EXERCISE OBJECTIVE
Return each of the records below word for word, with no changes.

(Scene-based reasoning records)
+++++
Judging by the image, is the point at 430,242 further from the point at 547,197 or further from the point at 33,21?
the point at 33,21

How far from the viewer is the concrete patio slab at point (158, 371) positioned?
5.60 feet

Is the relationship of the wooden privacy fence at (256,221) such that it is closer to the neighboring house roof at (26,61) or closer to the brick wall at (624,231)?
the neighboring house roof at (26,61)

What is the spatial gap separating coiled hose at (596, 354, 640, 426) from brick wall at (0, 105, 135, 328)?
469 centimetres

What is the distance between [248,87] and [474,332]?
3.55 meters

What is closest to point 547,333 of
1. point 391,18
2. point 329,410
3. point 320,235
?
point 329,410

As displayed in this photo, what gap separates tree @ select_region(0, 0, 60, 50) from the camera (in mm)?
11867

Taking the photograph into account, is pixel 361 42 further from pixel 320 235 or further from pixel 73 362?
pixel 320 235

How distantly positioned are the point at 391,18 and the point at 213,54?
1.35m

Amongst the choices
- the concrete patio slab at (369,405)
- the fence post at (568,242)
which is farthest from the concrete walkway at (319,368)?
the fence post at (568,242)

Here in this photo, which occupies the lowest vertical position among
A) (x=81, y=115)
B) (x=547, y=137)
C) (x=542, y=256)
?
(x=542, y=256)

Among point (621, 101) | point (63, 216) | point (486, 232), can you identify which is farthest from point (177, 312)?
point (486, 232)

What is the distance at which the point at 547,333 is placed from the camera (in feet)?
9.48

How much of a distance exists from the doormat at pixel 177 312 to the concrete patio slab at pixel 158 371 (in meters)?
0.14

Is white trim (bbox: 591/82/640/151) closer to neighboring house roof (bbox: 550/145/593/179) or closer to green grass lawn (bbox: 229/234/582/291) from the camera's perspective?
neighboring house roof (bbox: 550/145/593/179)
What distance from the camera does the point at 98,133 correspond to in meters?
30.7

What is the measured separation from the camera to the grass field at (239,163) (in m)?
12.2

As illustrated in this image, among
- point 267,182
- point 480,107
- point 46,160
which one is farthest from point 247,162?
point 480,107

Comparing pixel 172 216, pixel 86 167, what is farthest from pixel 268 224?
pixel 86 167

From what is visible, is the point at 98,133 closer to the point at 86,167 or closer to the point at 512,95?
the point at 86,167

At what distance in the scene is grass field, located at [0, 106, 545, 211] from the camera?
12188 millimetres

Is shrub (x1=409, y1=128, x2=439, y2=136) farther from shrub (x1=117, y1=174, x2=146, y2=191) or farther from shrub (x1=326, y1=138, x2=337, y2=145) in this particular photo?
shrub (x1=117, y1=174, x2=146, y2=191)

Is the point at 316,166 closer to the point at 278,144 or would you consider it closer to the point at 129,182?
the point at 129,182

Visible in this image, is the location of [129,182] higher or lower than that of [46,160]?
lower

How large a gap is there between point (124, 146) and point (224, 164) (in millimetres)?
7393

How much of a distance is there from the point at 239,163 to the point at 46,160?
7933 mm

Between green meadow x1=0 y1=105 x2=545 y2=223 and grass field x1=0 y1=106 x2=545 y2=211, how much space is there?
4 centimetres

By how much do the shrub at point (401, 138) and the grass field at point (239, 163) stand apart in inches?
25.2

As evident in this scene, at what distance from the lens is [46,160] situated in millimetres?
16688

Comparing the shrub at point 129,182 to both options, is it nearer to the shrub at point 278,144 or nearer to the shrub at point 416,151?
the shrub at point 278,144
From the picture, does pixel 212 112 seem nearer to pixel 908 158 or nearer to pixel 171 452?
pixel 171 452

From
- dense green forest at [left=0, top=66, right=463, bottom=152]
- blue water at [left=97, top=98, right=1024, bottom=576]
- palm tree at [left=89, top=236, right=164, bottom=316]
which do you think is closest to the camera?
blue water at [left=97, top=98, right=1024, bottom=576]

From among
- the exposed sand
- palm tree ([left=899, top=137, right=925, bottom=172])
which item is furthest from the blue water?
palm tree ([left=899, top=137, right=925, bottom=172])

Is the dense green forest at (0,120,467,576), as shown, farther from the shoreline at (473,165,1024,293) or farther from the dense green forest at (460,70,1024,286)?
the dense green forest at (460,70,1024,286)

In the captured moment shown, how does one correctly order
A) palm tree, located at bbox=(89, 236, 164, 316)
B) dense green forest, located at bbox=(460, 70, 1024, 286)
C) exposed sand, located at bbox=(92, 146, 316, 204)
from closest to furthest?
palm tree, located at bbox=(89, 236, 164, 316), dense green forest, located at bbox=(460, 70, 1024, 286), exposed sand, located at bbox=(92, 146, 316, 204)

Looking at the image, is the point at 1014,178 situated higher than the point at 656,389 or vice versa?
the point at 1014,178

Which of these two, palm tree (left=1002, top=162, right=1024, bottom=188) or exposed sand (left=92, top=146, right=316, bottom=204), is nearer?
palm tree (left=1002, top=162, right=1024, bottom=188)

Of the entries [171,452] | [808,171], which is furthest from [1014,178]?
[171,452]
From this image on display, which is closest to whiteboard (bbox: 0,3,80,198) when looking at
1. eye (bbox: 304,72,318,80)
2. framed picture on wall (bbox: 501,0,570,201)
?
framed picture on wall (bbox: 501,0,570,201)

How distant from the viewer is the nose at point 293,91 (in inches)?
+++++
ANSWER TO THIS PROBLEM
Judging by the image, is the point at 430,242 further from the point at 547,197 or further from the point at 33,21?
the point at 33,21

How far from the viewer is the concrete patio slab at point (158, 371) positioned?
5.60 feet

Is the relationship of the wooden privacy fence at (256,221) such that it is closer to the neighboring house roof at (26,61) or closer to the brick wall at (624,231)?
the neighboring house roof at (26,61)

What is the spatial gap separating coiled hose at (596, 354, 640, 426) from brick wall at (0, 105, 135, 328)?
469 centimetres

What is the distance between [248,87] and [474,332]?
3.55 meters

What is closest to point 547,333 of
1. point 391,18
2. point 329,410
3. point 320,235
?
point 329,410

As displayed in this photo, what gap separates tree @ select_region(0, 0, 60, 50) from the camera (in mm)?
11867

Taking the photograph into account, is pixel 361 42 further from pixel 320 235 or further from pixel 73 362?
pixel 320 235

How distantly positioned are the point at 391,18 and the point at 213,54?
1.35m

Amongst the choices
- the concrete patio slab at (369,405)
- the fence post at (568,242)
which is farthest from the concrete walkway at (319,368)?
the fence post at (568,242)

Here in this photo, which occupies the lowest vertical position among
A) (x=81, y=115)
B) (x=547, y=137)
C) (x=542, y=256)
?
(x=542, y=256)

Among point (621, 101) | point (63, 216) | point (486, 232), can you identify which is farthest from point (177, 312)?
point (486, 232)

What is the distance at which the point at 547,333 is placed from the camera (in feet)?
9.48

How much of a distance exists from the doormat at pixel 177 312 to the concrete patio slab at pixel 158 371 (in meters)?
0.14

Is white trim (bbox: 591/82/640/151) closer to neighboring house roof (bbox: 550/145/593/179) or closer to green grass lawn (bbox: 229/234/582/291) from the camera's perspective?
neighboring house roof (bbox: 550/145/593/179)
What distance from the camera does the point at 98,133 correspond to in meters?
30.7

What is the measured separation from the camera to the grass field at (239,163) (in m)?
12.2

As illustrated in this image, among
- point 267,182
- point 480,107
- point 46,160
which one is farthest from point 247,162?
point 480,107

Comparing pixel 172 216, pixel 86 167, what is farthest from pixel 268 224?
pixel 86 167

From what is visible, is the point at 98,133 closer to the point at 86,167 or closer to the point at 512,95?
the point at 86,167

At what distance in the scene is grass field, located at [0, 106, 545, 211] from the camera?
12188 millimetres

Is shrub (x1=409, y1=128, x2=439, y2=136) farther from shrub (x1=117, y1=174, x2=146, y2=191) or farther from shrub (x1=326, y1=138, x2=337, y2=145) in this particular photo?
shrub (x1=117, y1=174, x2=146, y2=191)

Is the point at 316,166 closer to the point at 278,144 or would you consider it closer to the point at 129,182?
the point at 129,182

Visible in this image, is the location of [129,182] higher or lower than that of [46,160]?
lower

How large a gap is there between point (124, 146) and point (224, 164) (in millimetres)?
7393

How much of a distance is there from the point at 239,163 to the point at 46,160?
7933 mm

Between green meadow x1=0 y1=105 x2=545 y2=223 and grass field x1=0 y1=106 x2=545 y2=211, how much space is there?
4 centimetres

By how much do the shrub at point (401, 138) and the grass field at point (239, 163) stand apart in inches?
25.2

As evident in this scene, at what distance from the lens is [46,160] situated in millimetres?
16688

Comparing the shrub at point 129,182 to both options, is it nearer to the shrub at point 278,144 or nearer to the shrub at point 416,151?
the shrub at point 278,144
From the picture, does pixel 212 112 seem nearer to pixel 908 158 or nearer to pixel 171 452?
pixel 171 452

From
- dense green forest at [left=0, top=66, right=463, bottom=152]
- blue water at [left=97, top=98, right=1024, bottom=576]
- palm tree at [left=89, top=236, right=164, bottom=316]
which do you think is closest to the camera?
blue water at [left=97, top=98, right=1024, bottom=576]

From among
- the exposed sand
- palm tree ([left=899, top=137, right=925, bottom=172])
which item is furthest from the blue water?
palm tree ([left=899, top=137, right=925, bottom=172])

Is the dense green forest at (0,120,467,576), as shown, farther from the shoreline at (473,165,1024,293) or farther from the dense green forest at (460,70,1024,286)?
the dense green forest at (460,70,1024,286)

In the captured moment shown, how does one correctly order
A) palm tree, located at bbox=(89, 236, 164, 316)
B) dense green forest, located at bbox=(460, 70, 1024, 286)
C) exposed sand, located at bbox=(92, 146, 316, 204)
from closest to furthest?
palm tree, located at bbox=(89, 236, 164, 316), dense green forest, located at bbox=(460, 70, 1024, 286), exposed sand, located at bbox=(92, 146, 316, 204)

Looking at the image, is the point at 1014,178 situated higher than the point at 656,389 or vice versa?
the point at 1014,178

Which of these two, palm tree (left=1002, top=162, right=1024, bottom=188) or exposed sand (left=92, top=146, right=316, bottom=204), is nearer?
palm tree (left=1002, top=162, right=1024, bottom=188)

Of the entries [171,452] | [808,171], which is furthest from [1014,178]?
[171,452]
From this image on display, which is closest to whiteboard (bbox: 0,3,80,198) when looking at
1. eye (bbox: 304,72,318,80)
2. framed picture on wall (bbox: 501,0,570,201)
?
framed picture on wall (bbox: 501,0,570,201)

How distant from the viewer is the nose at point 293,91 (in inches)?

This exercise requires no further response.